Yesterday Joe Celko posted on microsoft.public.sqlserver.programming about how to write an elegant query for Weighted Median. He managed to get the correct results but always ended up with ugly code.
Joe had a feeling an elegant query existed but was not seeing it. Anyway, since Celko's books have helped me in the past, I thought I should help him now.
Consider this sample data
DECLARE @Foo TABLE
(
x INT NOT NULL
)
INSERT @Foo
VALUES (1),
(2),
(2),
(3),
(3),
(3)
The most common approach to calculate the median value I have seen is
SELECT AVG(1.0E * x)
FROM (
SELECT x,
ROW_NUMBER() OVER (ORDER BY x DESC) AS a,
ROW_NUMBER() OVER (ORDER BY x) AS b
FROM @Foo
) AS d
WHERE b - a BETWEEN -1 AND 1
It's a great method and it works in almost all cases. Yes, in almost all cases. There are circumstances where SQL Server will not give the correct result. The reason for me writing this blog post is that I suddenly got this result in return from inner query.
x a b a-b
1 6 1 5
2 4 2 2
2 5 3 2
3 1 4 -3
3 2 5 -3
3 3 6 -3
As you can see, the difference calculated by a-b suddenly doesn't match!
How can we overcome this behaviour? It's not that hard. See this query.
-- Peso Median
SELECT AVG(1.0E * x)
FROM (
SELECT x,
2 * ROW_NUMBER() OVER (ORDER BY x) - COUNT(*) OVER () AS y
FROM @Foo
) AS d
WHERE y BETWEEN 0 AND 2
Yes it works! And now how to do weighted median? Well, we follow the same approach and write this piece of code.
-- Peso Weighted Median
SELECT SUM(1.0E * y) / SUM(1.0E * t)
FROM (
SELECT SUM(x) OVER (PARTITION BY x) AS y,
2 * ROW_NUMBER() OVER (ORDER BY x) - COUNT(*) OVER () AS z,
COUNT(*) OVER (PARTITION BY x) AS t
FROM @Foo
) AS d
WHERE z BETWEEN 0 AND 2
There you go!

•••••

Given instruction 1 »
Answer these questions about the blog post on weighted median, one answer per line, labeled (a), (b), (c):
(a) On which newsgroup did Joe Celko post about writing a weighted median query?
(b) In the Peso Median query, what range does the WHERE clause require y to fall within?
(c) In the Peso Weighted Median query, what alias is given to COUNT(*) OVER (PARTITION BY x)?

•••••

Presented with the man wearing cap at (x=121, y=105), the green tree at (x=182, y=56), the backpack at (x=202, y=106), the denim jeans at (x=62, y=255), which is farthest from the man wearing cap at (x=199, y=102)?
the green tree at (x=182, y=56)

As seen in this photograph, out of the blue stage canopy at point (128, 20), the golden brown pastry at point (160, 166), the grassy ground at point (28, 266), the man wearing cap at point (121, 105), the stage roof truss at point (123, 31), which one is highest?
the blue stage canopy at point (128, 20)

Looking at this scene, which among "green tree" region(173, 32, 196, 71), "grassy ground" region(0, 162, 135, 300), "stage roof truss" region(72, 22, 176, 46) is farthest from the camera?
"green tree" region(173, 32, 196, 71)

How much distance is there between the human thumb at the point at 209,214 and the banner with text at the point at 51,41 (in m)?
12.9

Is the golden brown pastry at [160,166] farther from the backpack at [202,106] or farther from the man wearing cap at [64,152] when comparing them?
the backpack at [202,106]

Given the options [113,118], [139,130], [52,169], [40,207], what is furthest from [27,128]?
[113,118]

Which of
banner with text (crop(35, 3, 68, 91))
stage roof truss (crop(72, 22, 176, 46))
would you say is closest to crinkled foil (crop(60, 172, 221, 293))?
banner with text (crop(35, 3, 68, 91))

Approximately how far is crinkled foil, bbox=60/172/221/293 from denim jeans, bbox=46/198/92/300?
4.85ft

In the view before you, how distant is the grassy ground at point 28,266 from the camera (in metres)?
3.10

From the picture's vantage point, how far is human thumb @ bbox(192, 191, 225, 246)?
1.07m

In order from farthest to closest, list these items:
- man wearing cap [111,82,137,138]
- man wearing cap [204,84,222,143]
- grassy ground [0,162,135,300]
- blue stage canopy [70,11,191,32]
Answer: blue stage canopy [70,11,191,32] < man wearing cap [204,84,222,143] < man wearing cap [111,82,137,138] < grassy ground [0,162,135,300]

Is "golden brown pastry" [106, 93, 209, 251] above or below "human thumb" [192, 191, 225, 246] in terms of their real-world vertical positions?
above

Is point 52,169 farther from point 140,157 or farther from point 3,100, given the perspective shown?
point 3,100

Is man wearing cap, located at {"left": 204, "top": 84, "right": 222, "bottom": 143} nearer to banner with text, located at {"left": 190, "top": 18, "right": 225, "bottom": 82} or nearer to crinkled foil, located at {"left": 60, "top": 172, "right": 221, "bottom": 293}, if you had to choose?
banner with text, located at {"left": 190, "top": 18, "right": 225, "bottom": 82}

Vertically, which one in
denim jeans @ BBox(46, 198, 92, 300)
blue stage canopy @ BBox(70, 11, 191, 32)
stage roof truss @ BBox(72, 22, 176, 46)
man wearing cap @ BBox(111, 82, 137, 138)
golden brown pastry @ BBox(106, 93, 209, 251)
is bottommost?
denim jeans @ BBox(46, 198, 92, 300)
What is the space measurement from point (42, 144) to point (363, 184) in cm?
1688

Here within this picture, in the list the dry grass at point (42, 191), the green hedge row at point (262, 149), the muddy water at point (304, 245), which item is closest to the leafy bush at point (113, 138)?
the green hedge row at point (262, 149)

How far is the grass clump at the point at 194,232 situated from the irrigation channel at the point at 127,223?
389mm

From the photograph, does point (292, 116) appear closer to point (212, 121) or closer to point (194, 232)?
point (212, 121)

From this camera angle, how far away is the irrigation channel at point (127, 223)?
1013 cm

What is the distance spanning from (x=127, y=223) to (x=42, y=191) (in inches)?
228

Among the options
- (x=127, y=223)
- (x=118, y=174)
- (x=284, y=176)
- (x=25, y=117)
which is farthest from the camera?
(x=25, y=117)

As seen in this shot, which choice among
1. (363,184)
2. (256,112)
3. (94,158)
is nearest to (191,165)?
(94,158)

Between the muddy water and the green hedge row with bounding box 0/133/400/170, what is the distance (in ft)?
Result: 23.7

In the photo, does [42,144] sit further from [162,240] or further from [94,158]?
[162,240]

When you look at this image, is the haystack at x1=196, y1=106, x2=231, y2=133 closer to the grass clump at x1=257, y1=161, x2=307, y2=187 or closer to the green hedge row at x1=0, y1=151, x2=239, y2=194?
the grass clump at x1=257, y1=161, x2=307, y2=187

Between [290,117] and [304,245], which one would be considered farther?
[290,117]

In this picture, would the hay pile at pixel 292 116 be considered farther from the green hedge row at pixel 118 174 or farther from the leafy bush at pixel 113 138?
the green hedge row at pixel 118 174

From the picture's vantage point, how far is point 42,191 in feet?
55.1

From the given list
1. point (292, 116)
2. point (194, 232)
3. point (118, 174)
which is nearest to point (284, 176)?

•••••

Given instruction 2 »
Locate every line in the records that contains the word "leafy", and copy each one.

Exercise output 1 »
(a) microsoft.public.sqlserver.programming
(b) Between 0 and 2
(c) t

Exercise output 2 »
Here within this picture, in the list the dry grass at point (42, 191), the green hedge row at point (262, 149), the muddy water at point (304, 245), which item is closest to the leafy bush at point (113, 138)?
In this picture, would the hay pile at pixel 292 116 be considered farther from the green hedge row at pixel 118 174 or farther from the leafy bush at pixel 113 138?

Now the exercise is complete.